* Begin Dataset records *

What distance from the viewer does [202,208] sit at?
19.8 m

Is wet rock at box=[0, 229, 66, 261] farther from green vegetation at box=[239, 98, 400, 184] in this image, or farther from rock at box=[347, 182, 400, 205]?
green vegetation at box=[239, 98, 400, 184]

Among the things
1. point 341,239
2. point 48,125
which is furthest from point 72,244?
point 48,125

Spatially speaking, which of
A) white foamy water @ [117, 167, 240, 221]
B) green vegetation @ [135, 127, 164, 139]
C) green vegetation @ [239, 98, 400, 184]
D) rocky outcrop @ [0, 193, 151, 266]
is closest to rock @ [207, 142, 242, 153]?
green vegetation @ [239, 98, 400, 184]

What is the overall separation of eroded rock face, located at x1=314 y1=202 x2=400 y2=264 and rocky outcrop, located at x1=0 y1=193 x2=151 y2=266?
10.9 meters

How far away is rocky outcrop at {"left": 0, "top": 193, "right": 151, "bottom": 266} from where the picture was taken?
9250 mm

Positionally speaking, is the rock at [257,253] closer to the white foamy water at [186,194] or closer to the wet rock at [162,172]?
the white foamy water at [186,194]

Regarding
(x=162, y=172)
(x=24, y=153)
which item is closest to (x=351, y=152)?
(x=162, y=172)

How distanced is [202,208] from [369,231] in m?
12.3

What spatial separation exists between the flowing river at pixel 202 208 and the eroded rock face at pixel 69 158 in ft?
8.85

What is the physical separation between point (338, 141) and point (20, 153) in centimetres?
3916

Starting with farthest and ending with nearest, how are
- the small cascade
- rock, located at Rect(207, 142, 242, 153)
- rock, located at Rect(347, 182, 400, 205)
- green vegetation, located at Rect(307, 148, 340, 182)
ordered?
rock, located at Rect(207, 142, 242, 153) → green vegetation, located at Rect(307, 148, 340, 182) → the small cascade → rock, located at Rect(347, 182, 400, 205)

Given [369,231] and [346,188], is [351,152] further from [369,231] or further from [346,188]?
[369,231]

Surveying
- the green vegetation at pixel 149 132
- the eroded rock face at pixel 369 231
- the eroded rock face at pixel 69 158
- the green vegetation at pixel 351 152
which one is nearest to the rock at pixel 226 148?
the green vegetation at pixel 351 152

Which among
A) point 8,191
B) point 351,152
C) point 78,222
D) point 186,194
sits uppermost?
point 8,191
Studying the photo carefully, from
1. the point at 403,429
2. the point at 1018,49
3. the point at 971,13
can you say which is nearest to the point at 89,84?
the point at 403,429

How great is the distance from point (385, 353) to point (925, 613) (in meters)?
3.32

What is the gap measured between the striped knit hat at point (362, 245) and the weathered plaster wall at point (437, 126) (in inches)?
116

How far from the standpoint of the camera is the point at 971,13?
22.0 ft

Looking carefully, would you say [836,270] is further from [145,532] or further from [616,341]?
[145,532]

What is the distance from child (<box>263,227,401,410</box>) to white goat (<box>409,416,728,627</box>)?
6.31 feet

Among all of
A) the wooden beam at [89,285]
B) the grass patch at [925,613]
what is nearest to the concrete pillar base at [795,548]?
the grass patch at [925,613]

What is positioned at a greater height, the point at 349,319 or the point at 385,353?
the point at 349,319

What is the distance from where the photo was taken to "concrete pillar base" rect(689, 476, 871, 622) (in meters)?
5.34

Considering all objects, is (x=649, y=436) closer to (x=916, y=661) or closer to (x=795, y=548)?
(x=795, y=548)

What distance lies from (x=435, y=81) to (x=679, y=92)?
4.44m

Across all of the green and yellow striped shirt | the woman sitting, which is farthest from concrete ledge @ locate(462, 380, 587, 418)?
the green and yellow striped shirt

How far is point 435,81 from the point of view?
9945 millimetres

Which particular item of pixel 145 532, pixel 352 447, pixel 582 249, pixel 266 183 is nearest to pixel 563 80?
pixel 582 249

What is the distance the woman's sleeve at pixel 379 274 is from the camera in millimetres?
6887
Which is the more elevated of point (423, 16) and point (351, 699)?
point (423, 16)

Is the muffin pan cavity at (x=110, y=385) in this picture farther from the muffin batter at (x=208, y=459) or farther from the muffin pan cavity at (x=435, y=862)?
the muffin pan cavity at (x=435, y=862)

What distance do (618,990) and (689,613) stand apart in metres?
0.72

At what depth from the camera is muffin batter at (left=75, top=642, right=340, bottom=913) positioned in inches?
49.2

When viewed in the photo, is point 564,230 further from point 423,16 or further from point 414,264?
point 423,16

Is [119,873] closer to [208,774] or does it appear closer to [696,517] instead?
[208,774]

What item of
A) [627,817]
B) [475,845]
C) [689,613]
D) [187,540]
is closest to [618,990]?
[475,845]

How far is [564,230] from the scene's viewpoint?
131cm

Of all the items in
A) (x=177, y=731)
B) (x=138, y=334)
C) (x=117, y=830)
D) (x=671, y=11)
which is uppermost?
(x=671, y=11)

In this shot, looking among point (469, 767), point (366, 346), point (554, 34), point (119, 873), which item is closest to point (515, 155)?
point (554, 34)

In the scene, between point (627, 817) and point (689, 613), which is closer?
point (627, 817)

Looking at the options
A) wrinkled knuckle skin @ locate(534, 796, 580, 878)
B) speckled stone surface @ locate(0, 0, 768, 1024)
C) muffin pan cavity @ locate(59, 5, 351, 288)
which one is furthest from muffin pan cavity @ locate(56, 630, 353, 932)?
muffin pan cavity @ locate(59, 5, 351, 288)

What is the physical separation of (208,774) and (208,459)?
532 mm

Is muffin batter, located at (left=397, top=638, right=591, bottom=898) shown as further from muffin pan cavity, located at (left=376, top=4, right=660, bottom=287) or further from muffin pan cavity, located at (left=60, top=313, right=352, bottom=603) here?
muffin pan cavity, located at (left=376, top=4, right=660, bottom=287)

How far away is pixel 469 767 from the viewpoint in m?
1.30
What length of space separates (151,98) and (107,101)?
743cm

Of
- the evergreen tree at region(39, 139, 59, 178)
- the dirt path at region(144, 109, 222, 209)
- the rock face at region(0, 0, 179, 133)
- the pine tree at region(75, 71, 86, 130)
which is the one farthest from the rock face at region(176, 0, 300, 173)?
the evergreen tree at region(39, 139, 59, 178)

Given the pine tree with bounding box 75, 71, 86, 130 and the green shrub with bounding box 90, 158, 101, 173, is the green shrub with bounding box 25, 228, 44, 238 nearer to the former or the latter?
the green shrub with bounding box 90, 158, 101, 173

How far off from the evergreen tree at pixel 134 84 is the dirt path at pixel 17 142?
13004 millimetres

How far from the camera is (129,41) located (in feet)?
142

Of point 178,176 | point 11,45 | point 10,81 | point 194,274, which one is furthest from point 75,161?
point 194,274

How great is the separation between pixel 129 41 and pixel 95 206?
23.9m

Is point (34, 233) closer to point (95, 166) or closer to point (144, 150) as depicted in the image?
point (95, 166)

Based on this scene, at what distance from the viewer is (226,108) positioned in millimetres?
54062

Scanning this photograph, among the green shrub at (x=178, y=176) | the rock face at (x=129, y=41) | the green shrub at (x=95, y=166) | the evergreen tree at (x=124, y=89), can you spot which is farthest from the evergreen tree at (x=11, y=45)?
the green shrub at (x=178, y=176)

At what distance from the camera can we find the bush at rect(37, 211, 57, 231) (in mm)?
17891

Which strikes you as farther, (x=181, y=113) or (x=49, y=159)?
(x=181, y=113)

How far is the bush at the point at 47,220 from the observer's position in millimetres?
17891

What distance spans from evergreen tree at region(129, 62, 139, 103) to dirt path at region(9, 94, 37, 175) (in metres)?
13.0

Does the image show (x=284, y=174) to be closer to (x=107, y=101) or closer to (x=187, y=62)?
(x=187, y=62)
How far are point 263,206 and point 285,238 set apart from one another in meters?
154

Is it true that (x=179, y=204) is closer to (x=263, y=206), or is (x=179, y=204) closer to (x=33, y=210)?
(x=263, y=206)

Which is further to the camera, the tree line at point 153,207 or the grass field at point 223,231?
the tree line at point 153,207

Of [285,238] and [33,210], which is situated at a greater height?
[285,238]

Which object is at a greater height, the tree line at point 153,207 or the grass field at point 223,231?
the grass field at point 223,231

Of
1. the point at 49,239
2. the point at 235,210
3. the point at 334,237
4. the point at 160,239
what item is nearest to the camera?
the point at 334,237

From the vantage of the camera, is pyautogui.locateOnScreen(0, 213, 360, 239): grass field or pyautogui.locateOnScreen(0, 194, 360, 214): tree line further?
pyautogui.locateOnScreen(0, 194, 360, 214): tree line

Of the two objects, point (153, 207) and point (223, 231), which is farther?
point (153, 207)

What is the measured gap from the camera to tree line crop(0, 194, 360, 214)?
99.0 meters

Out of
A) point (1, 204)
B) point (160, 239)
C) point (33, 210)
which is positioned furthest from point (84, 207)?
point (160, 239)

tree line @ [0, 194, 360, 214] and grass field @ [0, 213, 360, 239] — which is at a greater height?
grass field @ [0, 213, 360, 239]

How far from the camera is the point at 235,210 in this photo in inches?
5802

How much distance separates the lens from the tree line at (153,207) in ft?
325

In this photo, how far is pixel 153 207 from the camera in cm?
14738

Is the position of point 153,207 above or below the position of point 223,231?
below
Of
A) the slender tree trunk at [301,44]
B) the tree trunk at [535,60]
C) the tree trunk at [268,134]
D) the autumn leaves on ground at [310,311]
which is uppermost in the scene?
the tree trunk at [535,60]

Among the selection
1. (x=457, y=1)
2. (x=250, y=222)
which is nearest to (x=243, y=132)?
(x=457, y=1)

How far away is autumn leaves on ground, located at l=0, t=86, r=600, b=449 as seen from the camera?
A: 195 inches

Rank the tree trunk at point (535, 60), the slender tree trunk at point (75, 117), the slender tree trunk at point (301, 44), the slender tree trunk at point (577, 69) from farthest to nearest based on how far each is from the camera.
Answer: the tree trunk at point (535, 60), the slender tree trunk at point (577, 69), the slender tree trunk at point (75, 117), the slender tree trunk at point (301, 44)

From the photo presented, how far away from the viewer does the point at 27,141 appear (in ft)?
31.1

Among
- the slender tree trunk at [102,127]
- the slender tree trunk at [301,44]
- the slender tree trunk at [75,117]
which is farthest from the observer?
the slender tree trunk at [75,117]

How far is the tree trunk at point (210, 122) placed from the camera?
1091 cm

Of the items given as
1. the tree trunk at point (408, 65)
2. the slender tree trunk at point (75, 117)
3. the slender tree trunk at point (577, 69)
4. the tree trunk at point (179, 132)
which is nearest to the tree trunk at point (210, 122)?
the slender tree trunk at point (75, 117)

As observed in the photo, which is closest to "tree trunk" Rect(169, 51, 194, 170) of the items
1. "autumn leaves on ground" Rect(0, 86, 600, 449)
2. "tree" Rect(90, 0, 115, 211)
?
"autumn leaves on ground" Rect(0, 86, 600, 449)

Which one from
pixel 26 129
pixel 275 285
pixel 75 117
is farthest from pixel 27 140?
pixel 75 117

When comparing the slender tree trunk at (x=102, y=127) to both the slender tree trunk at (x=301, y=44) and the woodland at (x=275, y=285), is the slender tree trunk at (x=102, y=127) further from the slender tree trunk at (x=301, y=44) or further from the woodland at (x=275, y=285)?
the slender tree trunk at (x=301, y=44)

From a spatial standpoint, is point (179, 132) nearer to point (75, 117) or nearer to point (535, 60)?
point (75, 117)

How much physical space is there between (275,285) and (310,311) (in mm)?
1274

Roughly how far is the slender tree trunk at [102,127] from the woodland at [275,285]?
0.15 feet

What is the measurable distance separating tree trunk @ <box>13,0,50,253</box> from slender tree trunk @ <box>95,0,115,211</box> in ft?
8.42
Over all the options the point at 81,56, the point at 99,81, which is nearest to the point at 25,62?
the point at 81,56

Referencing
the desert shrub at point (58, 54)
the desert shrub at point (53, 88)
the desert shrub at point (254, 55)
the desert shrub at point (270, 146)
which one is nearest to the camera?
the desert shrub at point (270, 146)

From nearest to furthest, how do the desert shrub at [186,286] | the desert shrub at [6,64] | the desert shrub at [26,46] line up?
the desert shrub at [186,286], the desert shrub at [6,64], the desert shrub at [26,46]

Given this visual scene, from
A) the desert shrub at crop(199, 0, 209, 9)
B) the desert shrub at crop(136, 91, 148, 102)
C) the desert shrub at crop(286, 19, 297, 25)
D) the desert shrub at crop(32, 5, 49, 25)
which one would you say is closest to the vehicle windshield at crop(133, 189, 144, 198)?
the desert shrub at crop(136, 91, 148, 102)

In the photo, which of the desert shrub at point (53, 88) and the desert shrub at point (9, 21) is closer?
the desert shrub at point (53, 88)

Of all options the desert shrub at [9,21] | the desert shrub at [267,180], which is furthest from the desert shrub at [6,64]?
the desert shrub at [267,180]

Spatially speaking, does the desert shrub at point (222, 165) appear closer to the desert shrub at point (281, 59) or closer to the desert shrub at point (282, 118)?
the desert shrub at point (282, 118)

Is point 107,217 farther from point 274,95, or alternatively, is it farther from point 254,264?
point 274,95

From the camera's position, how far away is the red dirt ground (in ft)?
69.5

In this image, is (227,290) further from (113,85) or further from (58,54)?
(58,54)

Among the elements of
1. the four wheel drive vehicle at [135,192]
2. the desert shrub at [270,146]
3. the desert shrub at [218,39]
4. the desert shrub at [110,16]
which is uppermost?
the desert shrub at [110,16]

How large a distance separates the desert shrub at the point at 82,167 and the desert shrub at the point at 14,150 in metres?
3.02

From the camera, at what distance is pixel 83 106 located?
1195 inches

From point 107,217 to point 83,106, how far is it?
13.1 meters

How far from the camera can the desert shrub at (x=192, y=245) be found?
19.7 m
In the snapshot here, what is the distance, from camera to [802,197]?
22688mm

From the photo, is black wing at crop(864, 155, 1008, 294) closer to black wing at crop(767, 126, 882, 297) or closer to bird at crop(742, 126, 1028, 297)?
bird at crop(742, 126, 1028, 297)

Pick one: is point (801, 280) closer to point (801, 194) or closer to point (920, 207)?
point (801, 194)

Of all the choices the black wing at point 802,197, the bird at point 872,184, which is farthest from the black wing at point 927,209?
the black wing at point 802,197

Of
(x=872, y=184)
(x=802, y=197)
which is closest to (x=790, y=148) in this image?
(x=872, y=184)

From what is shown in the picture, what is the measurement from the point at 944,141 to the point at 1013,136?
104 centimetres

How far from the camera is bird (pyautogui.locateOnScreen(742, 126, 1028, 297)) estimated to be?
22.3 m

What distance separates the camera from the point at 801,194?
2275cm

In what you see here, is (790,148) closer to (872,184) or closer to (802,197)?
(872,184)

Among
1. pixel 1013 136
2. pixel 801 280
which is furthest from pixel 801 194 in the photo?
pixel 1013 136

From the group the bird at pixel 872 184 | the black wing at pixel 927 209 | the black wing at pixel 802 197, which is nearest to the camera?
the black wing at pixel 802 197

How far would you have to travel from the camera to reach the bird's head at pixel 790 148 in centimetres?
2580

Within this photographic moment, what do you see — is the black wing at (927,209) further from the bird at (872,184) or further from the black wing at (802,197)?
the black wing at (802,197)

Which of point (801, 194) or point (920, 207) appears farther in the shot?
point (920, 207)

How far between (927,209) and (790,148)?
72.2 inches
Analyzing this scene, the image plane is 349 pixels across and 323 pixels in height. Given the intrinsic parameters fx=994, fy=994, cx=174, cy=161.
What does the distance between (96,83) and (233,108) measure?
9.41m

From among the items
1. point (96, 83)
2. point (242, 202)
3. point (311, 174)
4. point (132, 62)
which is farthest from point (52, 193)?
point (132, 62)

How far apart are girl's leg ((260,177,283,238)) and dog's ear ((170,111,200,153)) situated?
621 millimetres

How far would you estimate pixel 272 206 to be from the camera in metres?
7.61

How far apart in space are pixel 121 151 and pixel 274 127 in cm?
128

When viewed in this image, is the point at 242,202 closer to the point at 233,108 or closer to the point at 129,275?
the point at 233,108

* End Dataset records *

= Exercise =
Produce an exact copy of the lines from the one containing "How far between (927,209) and (790,148)?" through the last line, and of nothing else.

= Completed task =
How far between (927,209) and (790,148)?
72.2 inches
Analyzing this scene, the image plane is 349 pixels across and 323 pixels in height. Given the intrinsic parameters fx=994, fy=994, cx=174, cy=161.
What does the distance between (96,83) and (233,108) measure?
9.41m

From among the items
1. point (96, 83)
2. point (242, 202)
3. point (311, 174)
4. point (132, 62)
which is farthest from point (52, 193)?
point (132, 62)

How far apart are girl's leg ((260,177,283,238)) and dog's ear ((170,111,200,153)) situated?
621 millimetres

How far would you estimate pixel 272 206 to be from the camera in metres?
7.61

How far apart in space are pixel 121 151 and pixel 274 127 in cm?
128

When viewed in this image, is the point at 242,202 closer to the point at 233,108 or closer to the point at 129,275?
the point at 233,108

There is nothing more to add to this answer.